(Records from a collection)

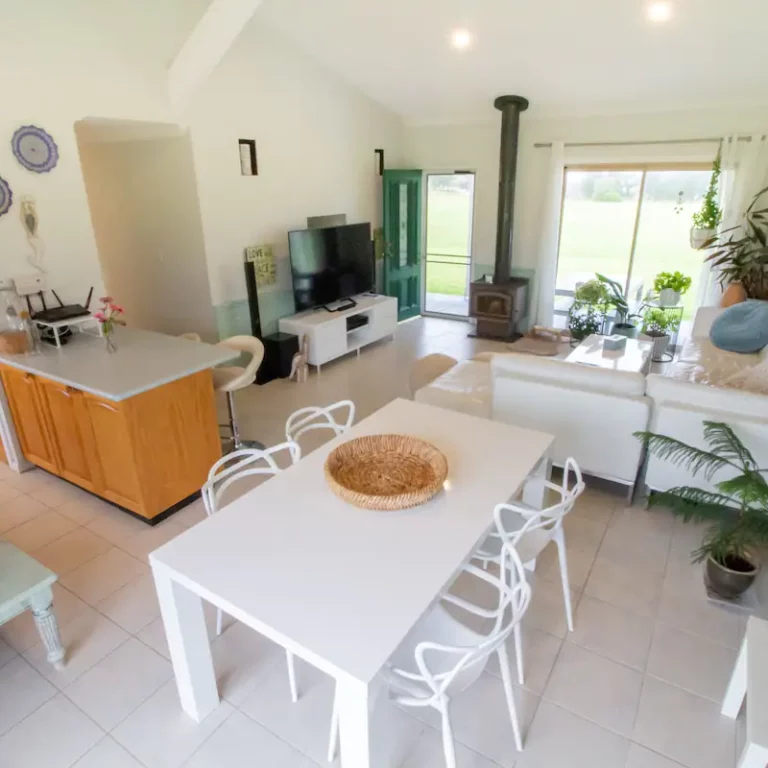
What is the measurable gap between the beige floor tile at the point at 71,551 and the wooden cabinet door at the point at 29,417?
23.8 inches

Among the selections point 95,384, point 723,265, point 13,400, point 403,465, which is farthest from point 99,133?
point 723,265

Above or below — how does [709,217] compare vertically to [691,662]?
above

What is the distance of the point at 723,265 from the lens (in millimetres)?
5453

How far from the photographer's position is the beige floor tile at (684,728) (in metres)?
1.81

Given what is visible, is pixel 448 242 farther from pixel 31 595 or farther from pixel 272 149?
pixel 31 595

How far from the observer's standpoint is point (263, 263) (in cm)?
515

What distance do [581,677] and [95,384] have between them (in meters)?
2.58

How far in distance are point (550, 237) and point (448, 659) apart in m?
5.38

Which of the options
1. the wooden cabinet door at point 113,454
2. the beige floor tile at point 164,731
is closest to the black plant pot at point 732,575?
the beige floor tile at point 164,731

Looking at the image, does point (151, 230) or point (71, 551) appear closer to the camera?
point (71, 551)

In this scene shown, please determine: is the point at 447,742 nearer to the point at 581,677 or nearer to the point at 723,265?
the point at 581,677

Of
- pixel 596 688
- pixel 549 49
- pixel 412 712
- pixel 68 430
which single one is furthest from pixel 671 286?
pixel 68 430

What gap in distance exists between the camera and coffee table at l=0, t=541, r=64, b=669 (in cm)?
201

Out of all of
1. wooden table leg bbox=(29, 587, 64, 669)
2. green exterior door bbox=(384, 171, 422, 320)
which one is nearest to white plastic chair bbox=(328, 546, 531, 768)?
wooden table leg bbox=(29, 587, 64, 669)
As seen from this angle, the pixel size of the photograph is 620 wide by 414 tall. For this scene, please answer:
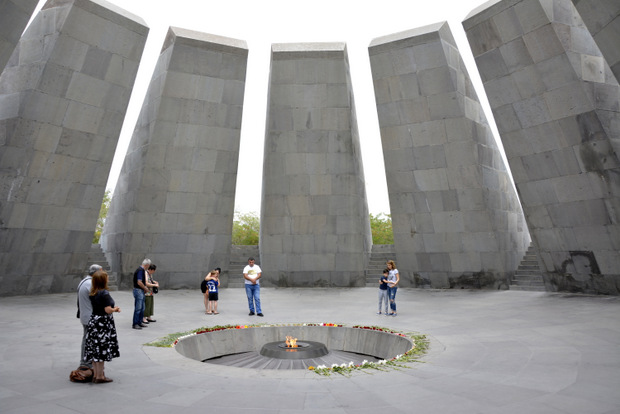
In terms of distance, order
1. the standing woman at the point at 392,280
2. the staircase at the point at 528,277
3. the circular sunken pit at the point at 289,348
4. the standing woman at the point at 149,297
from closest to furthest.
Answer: the circular sunken pit at the point at 289,348
the standing woman at the point at 149,297
the standing woman at the point at 392,280
the staircase at the point at 528,277

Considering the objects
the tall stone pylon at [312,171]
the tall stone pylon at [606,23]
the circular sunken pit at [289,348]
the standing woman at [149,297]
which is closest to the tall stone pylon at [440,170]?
the tall stone pylon at [312,171]

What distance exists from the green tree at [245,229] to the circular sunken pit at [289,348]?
40545 millimetres

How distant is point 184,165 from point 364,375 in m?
15.0

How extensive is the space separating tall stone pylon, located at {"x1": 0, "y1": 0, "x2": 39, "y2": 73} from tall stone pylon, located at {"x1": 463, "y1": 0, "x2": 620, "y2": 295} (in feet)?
46.9

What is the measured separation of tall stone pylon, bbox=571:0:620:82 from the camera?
919cm

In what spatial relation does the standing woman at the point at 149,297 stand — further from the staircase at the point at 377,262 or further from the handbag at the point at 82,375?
the staircase at the point at 377,262

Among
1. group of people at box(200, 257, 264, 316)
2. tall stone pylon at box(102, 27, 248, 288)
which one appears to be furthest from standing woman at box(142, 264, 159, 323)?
tall stone pylon at box(102, 27, 248, 288)

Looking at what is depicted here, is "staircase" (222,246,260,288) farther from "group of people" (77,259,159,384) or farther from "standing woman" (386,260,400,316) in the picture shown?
"group of people" (77,259,159,384)

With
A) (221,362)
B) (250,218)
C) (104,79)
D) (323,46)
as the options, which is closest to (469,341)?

| Problem to work on |
Rewrite the rows above, changing "wooden cabinet door" to "brown cupboard door" everywhere it appears and keeping everything else identical. Omit the pictures.

| Written solution |
What is the measurable gap between the beige floor tile at the point at 71,551 and the brown cupboard door at the point at 29,417?
23.8 inches

Among the selections point 95,384, point 723,265, point 13,400, point 403,465, which is farthest from point 99,133?
point 723,265

Above or below — how does [709,217] compare vertically to [691,662]?
above

What is the distance of the point at 723,265 from the lens (in millimetres)?
5453

How far from the photographer's position is the beige floor tile at (684,728) (in metres)?
1.81

Given what is visible, is pixel 448 242 farther from pixel 31 595 or farther from pixel 272 149?
pixel 31 595

How far from the observer's standpoint is point (263, 263) (in cm)?
515

What distance do [581,677] and [95,384] have between them (in meters)?
2.58

How far in distance are point (550, 237) and point (448, 659) apart in m?
5.38

Which of the options
1. the brown cupboard door at point 113,454
2. the beige floor tile at point 164,731
is closest to the black plant pot at point 732,575?
the beige floor tile at point 164,731

Looking at the image, does point (151, 230) or point (71, 551) appear closer to the camera?
point (71, 551)

In this scene shown, please determine: is the point at 447,742 nearer to the point at 581,677 or nearer to the point at 723,265?
the point at 581,677

Of
- pixel 596 688
- pixel 549 49
- pixel 412 712
- pixel 68 430
which single one is furthest from pixel 671 286?
pixel 68 430

What gap in distance exists between the camera and coffee table at l=0, t=541, r=64, b=669 (in cm)?
201

Out of all of
1. wooden table leg bbox=(29, 587, 64, 669)
2. green exterior door bbox=(384, 171, 422, 320)
which one is nearest to white plastic chair bbox=(328, 546, 531, 768)?
wooden table leg bbox=(29, 587, 64, 669)
As seen from this angle, the pixel size of the photograph is 620 wide by 414 tall. For this scene, please answer:
In terms of distance, order
1. the standing woman at the point at 392,280
2. the staircase at the point at 528,277
3. the circular sunken pit at the point at 289,348
4. the standing woman at the point at 149,297
from closest to furthest.
Answer: the circular sunken pit at the point at 289,348
the standing woman at the point at 149,297
the standing woman at the point at 392,280
the staircase at the point at 528,277

Considering the objects
the tall stone pylon at [312,171]
the tall stone pylon at [606,23]
the circular sunken pit at [289,348]
the standing woman at [149,297]
which is closest to the tall stone pylon at [440,170]?
the tall stone pylon at [312,171]

What distance exists from the green tree at [245,229] to the circular sunken pit at [289,348]?
40545 millimetres

How distant is point 184,165 from point 364,375 in m?
15.0

How extensive is the space separating tall stone pylon, located at {"x1": 0, "y1": 0, "x2": 39, "y2": 73} from tall stone pylon, located at {"x1": 463, "y1": 0, "x2": 620, "y2": 295} (in feet)?
46.9

What is the measured separation of tall stone pylon, bbox=571:0:620:82 from the camera?
919cm

In what spatial relation does the standing woman at the point at 149,297 stand — further from the staircase at the point at 377,262 or further from the handbag at the point at 82,375?
the staircase at the point at 377,262

Among
1. group of people at box(200, 257, 264, 316)
2. tall stone pylon at box(102, 27, 248, 288)
which one appears to be furthest from standing woman at box(142, 264, 159, 323)?
tall stone pylon at box(102, 27, 248, 288)

Looking at what is depicted here, is "staircase" (222,246,260,288) farther from "group of people" (77,259,159,384) or farther from "standing woman" (386,260,400,316) in the picture shown?
"group of people" (77,259,159,384)

With
A) (221,362)
B) (250,218)
C) (104,79)
D) (323,46)
as the options, which is closest to (469,341)?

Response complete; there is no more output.